3. Esteja atento a situações de risco. Revirar folhas secas, levantar pedras, colocar a mão em buracos são os tipos de atividades que vão aumentar muito a sua chance de encontrar, não apenas serpentes, mas vários outros animais que usam esses lugares como abrigos (como aranhas e escorpiões). Tenha cuidado ao realizar essas atividades.

4. Caso aviste uma serpente, se afaste. Não é necessário fazer um alarde e tampouco precisa sair correndo. As serpentes possuem uma série de características sensoriais para a predação. Antes de avistá-la, muito provavelmente ela já tinha percebido que você estava ali, ela só não teve tempo hábil para fugir ou se esconder. Portanto, apenas se afaste devagar e siga seu caminho, pois ela não irá persegui-lo.

Dado o comportamento das serpentes e sua distribuição (podemos achá-las no meio urbano também), cabe apenas a nós adotarmos medidas para reduzir nossas chances de encontro com elas e reduzir o impacto causado no ambiente delas. As serpentes são predadores que exercem um papel ecológico muito importante, principalmente realizando o controle populacional de algumas espécies e necessitam serem respeitadas e protegidas, sejam peçonhentas ou não.

 

Texto pelo bolsista Lucas Araújo de Almeida

REFERÊNCIAS

1) SINTOX. Polos de soro para acidentes ofídicos. https://sinitox.icict.fiocruz.br/polos-de-soro-para-acidentes-ofidicos

2)  PINHO, F. M. O.; PEREIRA, I. D. Ofidismo.
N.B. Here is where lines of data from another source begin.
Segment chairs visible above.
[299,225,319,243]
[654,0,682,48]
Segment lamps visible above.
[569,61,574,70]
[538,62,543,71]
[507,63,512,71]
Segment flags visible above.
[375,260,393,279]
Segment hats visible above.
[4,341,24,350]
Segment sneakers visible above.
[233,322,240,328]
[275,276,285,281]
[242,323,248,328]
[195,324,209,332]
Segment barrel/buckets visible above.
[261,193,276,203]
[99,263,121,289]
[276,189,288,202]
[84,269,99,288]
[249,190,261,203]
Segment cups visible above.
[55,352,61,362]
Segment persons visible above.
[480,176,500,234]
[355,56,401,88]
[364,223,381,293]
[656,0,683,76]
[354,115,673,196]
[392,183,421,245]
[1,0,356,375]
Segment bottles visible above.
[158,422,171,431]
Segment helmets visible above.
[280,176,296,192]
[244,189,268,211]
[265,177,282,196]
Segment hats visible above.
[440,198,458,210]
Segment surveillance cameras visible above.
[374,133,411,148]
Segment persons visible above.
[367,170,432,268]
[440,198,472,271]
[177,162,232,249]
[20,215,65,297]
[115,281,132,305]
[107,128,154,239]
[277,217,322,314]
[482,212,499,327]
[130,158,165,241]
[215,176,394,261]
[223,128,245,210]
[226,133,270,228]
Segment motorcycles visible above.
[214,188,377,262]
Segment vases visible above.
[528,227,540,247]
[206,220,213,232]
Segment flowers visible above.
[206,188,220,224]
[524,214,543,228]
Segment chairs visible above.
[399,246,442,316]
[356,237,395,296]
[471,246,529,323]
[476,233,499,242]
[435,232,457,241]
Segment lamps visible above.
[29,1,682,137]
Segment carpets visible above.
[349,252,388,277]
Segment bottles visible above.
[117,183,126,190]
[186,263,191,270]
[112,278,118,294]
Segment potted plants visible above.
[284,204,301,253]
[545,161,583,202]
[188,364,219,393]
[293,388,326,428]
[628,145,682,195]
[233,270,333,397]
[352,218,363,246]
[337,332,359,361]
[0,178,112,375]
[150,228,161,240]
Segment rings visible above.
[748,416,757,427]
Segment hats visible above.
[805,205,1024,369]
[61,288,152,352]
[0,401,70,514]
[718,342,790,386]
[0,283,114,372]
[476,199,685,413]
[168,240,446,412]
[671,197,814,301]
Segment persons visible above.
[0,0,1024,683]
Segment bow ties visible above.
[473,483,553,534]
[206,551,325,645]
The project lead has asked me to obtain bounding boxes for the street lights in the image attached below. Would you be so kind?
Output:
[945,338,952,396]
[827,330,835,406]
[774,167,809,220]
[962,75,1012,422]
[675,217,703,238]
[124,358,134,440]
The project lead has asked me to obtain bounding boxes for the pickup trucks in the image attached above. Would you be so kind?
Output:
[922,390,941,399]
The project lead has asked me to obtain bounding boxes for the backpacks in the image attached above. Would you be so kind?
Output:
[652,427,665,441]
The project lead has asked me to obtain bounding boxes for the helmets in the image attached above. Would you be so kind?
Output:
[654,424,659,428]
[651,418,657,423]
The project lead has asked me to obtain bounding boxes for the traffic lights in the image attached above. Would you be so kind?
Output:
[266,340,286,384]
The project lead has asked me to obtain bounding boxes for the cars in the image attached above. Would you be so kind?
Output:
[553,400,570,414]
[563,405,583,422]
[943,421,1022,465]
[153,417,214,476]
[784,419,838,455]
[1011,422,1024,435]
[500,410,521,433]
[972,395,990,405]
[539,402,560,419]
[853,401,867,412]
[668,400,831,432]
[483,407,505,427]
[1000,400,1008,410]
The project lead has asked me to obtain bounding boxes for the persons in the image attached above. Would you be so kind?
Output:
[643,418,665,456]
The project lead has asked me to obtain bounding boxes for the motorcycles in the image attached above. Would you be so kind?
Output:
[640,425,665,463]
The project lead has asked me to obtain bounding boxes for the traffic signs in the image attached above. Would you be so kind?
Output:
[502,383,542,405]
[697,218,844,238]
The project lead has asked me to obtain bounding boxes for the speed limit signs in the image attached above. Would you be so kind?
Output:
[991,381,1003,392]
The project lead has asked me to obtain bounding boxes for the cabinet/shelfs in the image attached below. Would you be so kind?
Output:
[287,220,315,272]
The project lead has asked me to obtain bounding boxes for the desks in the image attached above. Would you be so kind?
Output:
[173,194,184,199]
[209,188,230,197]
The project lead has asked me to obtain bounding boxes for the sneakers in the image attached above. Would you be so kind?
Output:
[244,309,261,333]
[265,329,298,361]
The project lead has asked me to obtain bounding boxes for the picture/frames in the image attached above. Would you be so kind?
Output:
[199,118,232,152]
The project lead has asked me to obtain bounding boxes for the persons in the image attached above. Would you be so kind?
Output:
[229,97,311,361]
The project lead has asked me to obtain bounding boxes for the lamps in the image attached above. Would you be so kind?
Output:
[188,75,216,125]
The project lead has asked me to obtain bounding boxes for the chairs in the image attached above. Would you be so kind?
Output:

Revista da Associação Médica Brasileira, v. 47, n. 1, p. 24-29, 2001.

3) BERNARDE, Paulo Sérgio. Anfíbios e répteis: introdução ao estudo da herpetofauna brasileira. Anolis Books, 2012.

4) BERNARDE, Paulo Sergio. Mudanças na classificação de serpentes peçonhentas brasileiras e suas implicações na literatura médica. Gazeta Médica da Bahia, n. 1, 2011.

5) BUSH, Sean P. Snakebite suction devices don’t remove venom: they just suck. Annals of emergency medicine, v. 43, n. 2, p. 187-188, 2004.

6) HALSTEAD, Bruce W.; AUERBACH, Paul S.; CAMPBELL, Dorman R. A colour atlas of dangerous marine animals. Wolfe Medical Publications, 1990.

7) FUNASA. Fundação Nacional de Saúde (Brazil), Brazil. Coordenaça̋o de Controle de Zoonoses, Animais Peçonhentos, & Centro Nacional de Epidemiologia (Brazil). Manual de diagnóstico e tratamento de acidentes por animais peçonhentos. Ministério da Saúde, Fundação Nacional de Saúde, 1998.